Biyuantong decoction improves chronic rhinosinusitis by inhibiting inflammatory cell adhesion via NF-кB pathway modulation

Ethnopharmacological relevance

Biyuantong decoction (BYT), a traditional Chinese medicinal formulation, has been used for years to treat chronic rhinosinusitis (CRS) with good clinical results. However, the underlying mechanisms of its treatment for CRS remain to be fully elucidated.

Study aim

This research investigates the molecular mechanism by which BYT ameliorates CRS and provide new perspectives for CRS treatment research.

Materials and methods

Clinical research is conducted on CRS patients who underwent surgery, and post-operative treatments and observations were performed. The pathological alterations of CRS were inspected by H&E staining and nasal endoscopy. Flow cytometry and ELISA were employed to measure the levels of inflammatory cells and cytokines in the peripheral blood of CRS patients. The cytotoxic impacts of BYT were assessed by cell viability, cell cycle and apoptosis assays. The effects of BYT on the adhesion and invasion of inflammatory cells to endothelial cells were evaluated by hetero-adhesion and transwell assay. Flow cytometry was employed to analyze the expression of cell adhesion molecules (CAMs) on HUVECs. The effects of BYT on NF-κB signaling pathway was analyzed by Western blot and immunofluorescence staining. The chemical components of BYT was determined by UPLC-HRMS, and network pharmacology analysis was adopted to predict potential targets in the NF-κB pathway.

Results

Clinical samples demonstrated that BYT treatment could effectively alleviate sinus mucosal edema and significantly decreased the recurrence rate after surgery. H&E staining disclosed obvious inflammatory cell infiltration in the sinus mucosa of CRS patients. Flow cytometry and ELISA results indicated that BYT treatment reduced the levels of eosinophils (median decrease 16.21 %) and cytokines in peripheral blood. Cell adhesion and transwell assays manifested that BYT inhibited the adhesion and invasion of U937 cells to TNF-α-induced HUVECs.
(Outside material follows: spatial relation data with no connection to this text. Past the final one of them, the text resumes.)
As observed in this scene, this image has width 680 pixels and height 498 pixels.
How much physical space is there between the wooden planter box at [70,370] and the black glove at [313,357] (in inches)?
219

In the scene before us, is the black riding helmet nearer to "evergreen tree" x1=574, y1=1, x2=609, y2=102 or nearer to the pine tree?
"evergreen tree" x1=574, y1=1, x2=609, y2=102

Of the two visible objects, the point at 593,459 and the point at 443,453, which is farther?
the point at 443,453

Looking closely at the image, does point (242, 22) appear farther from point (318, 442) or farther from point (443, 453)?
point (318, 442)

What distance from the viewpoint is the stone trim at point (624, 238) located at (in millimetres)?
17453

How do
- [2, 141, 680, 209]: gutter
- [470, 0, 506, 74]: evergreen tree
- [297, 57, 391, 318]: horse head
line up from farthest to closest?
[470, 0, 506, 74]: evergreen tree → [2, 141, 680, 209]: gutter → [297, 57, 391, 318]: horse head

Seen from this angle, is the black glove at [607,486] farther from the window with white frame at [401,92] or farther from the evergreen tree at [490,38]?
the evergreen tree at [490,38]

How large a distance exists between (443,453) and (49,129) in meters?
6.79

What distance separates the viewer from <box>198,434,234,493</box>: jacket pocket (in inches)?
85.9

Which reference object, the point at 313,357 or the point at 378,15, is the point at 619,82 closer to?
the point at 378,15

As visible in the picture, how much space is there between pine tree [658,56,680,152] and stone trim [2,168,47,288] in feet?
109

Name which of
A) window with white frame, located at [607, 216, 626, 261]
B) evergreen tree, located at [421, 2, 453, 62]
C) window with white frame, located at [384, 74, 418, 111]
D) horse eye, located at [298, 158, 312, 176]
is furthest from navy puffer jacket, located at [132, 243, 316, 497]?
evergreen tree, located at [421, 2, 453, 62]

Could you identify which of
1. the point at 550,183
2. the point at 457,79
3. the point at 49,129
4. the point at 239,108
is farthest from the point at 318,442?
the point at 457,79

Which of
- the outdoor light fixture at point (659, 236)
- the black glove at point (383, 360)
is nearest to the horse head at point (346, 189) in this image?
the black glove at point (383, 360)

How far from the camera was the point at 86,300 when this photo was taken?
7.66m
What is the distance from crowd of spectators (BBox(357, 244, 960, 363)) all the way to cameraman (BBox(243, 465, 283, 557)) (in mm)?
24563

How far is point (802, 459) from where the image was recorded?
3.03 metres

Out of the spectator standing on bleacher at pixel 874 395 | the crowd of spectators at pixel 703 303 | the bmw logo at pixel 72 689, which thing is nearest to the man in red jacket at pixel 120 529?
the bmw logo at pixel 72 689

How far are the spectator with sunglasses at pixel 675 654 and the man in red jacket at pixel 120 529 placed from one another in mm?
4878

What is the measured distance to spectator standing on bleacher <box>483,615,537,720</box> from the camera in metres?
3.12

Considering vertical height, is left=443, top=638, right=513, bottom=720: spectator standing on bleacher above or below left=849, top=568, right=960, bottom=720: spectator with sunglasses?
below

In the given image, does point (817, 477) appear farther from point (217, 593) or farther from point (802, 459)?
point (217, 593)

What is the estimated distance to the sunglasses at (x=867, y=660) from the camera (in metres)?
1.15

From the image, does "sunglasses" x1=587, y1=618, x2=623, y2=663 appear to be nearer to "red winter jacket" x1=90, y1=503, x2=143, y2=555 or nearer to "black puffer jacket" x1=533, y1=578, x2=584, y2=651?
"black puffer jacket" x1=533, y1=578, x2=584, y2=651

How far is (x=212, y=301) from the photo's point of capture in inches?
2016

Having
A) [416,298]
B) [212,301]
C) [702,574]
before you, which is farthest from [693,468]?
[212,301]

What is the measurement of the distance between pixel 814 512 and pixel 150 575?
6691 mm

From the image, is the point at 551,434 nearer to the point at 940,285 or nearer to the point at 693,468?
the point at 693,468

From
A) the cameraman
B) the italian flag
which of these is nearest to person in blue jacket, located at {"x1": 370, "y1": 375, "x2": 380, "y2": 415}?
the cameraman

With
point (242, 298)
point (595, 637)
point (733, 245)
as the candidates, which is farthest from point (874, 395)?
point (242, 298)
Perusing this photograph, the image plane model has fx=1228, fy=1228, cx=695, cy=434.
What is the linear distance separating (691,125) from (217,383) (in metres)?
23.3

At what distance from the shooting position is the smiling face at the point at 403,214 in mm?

Moreover, BYT counteracted the TNF-α-induced upregulation of CAMs on endothelial cells. Western blot and immunofluorescence analyses confirmed that BYT reduced the expression of NF-κB-related proteins and hindered the nuclear translocation of NF-κB. Network pharmacology analysis and component identification of BYT further supported the function of its compounds in synergistically modulating NF-κB signaling.

Conclusion

BYT enhances the clinical efficacy of CRS by suppressing inflammatory cell adhesion and infiltration into the nasal mucosa via NF-кB pathway regulation. These findings provide a robust foundation for the clinical application of BYT in CRS treatment and suggest interrupting inflammatory cell adhesion as a potential new approach.